According of the National Institute on Aging (n.d), the diagnostic criteria evolve around the
process of staging the disease, whether early, preclinical, mild cognitive impairment and final
stage with symptoms of dementia. The patient is evaluated not only on memory loss but also in
regard to other cognitive functions such as judgement and word finding; the use of biomarkers is
now used to indicate underlying brain disease, but this is mostly used in research not clinical
settings (National Institute on Aging, n.d.).

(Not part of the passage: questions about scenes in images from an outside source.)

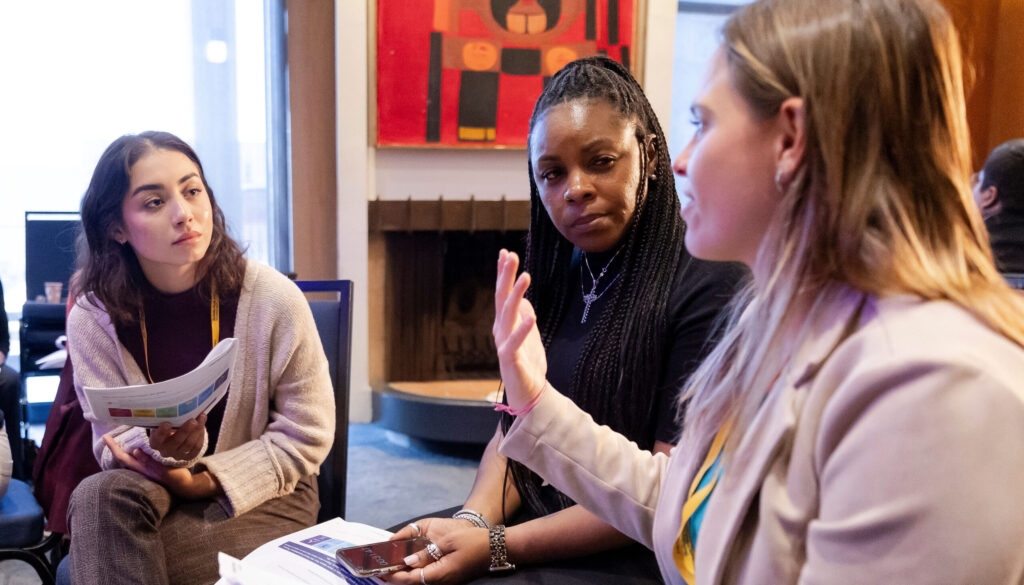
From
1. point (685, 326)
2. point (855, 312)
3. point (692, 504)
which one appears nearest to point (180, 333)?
point (685, 326)

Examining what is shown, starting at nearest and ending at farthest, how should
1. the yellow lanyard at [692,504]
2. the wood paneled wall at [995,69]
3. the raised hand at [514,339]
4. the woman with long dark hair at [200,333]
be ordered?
the yellow lanyard at [692,504], the raised hand at [514,339], the woman with long dark hair at [200,333], the wood paneled wall at [995,69]

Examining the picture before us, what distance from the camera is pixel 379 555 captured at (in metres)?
1.12

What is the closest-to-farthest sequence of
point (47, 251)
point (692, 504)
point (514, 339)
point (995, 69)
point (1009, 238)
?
point (692, 504)
point (514, 339)
point (1009, 238)
point (47, 251)
point (995, 69)

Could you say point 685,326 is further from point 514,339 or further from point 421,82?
point 421,82

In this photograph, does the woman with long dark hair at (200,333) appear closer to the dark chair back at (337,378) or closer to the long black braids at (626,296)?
the dark chair back at (337,378)

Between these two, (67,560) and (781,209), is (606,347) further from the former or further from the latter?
(67,560)

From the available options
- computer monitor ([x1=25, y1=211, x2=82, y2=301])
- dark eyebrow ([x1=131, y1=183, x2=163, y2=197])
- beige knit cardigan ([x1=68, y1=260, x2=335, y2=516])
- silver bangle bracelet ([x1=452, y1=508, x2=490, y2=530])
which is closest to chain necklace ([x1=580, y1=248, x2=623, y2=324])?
silver bangle bracelet ([x1=452, y1=508, x2=490, y2=530])

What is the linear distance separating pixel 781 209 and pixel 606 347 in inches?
24.7


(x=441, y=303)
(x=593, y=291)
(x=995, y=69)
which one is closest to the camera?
(x=593, y=291)

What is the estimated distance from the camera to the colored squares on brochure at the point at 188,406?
121 cm

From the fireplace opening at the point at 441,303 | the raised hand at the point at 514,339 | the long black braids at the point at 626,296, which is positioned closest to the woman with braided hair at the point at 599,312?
the long black braids at the point at 626,296

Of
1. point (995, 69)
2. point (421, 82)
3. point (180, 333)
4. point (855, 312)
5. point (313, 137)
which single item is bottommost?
point (180, 333)

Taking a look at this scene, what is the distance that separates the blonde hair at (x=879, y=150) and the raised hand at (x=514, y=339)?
33cm

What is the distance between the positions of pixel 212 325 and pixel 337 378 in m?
0.29
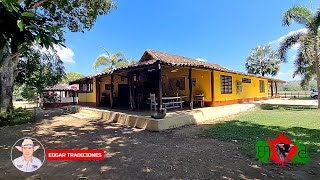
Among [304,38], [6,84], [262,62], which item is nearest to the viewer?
[6,84]

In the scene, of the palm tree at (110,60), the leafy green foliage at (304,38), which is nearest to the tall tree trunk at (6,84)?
the palm tree at (110,60)

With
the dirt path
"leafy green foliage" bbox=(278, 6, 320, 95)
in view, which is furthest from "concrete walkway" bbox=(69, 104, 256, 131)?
"leafy green foliage" bbox=(278, 6, 320, 95)

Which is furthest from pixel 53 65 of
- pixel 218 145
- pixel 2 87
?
pixel 218 145

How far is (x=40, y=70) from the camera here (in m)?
19.0

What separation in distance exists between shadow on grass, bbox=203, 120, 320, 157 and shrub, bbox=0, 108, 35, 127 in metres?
9.93

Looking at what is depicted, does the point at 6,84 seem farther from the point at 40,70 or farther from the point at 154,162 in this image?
the point at 154,162

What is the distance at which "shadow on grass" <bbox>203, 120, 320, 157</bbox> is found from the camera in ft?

Best Therapeutic Approach for C.J.

According to Delugasch and Story (2020), the best therapeutic approaches for C.J. include
medications such as cholinesterase inhibitors to attempt to improve neurotransmitter levels;
alternative therapies include various vitamin B supplements, vitamin E, ginko, the use of
memory aids, nutritional support, cognitive activities, social interactions and implementing
safety precautions (Delugasch & Story, 2020).

References
Attur, M. G., Dave, M., Akamatsu, M., Katoh, M., & Amin, A. R. (2012). Osteoarthritis or osteoarthrosis: the definition of inflammation becomes a semantic issue in the genomic era of molecular medicine. Osteoarthritis and Cartilage, 10(1), 1–4. https://doi.org/10.1053/joca.2001.0488

Dlugasch, L. & Story, L. (2020). Applied pathophysiology for the advanced practice nurse. Burlington, MA: Jones and Bartlett Learning.

McCance, K. L. & Huether, S. E. (2014). Pathophysiology: The biologic basis of disease in adults and children (7th ed.). St. Louis, MO.